- _What the task asks_
Format the items below as a JSON list of strings, one string per line, leaving out blank lines. Include only the lines from the one containing "How far away" up to and including the one containing "693 centimetres".

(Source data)
# # #
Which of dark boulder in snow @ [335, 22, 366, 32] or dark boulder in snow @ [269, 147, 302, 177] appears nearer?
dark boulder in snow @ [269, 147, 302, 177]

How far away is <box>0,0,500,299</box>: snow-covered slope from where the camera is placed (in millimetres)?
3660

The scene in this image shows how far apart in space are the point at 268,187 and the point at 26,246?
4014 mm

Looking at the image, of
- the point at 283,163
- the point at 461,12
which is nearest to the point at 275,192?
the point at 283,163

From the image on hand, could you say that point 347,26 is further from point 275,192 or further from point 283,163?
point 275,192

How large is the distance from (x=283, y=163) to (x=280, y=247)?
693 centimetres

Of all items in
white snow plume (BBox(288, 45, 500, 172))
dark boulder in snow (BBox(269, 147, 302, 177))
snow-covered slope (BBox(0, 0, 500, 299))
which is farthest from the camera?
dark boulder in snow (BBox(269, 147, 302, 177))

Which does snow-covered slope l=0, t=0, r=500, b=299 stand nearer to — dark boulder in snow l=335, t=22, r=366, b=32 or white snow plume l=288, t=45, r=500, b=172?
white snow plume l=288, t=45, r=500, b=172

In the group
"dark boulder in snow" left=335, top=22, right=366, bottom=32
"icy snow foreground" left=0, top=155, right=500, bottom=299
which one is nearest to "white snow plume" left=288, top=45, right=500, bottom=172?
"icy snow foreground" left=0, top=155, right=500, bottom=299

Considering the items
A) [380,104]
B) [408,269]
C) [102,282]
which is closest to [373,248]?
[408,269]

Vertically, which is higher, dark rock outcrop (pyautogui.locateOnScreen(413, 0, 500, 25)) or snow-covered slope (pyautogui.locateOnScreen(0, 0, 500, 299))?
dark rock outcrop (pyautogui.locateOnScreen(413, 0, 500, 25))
# # #
- _Exercise answer_
[
  "How far away is <box>0,0,500,299</box>: snow-covered slope from where the camera is placed (in millimetres)?",
  "3660",
  "The scene in this image shows how far apart in space are the point at 268,187 and the point at 26,246?",
  "4014 mm",
  "Looking at the image, of",
  "- the point at 283,163",
  "- the point at 461,12",
  "which is nearest to the point at 275,192?",
  "the point at 283,163",
  "From the image on hand, could you say that point 347,26 is further from point 275,192 or further from point 283,163?",
  "point 275,192",
  "How large is the distance from (x=283, y=163) to (x=280, y=247)?",
  "693 centimetres"
]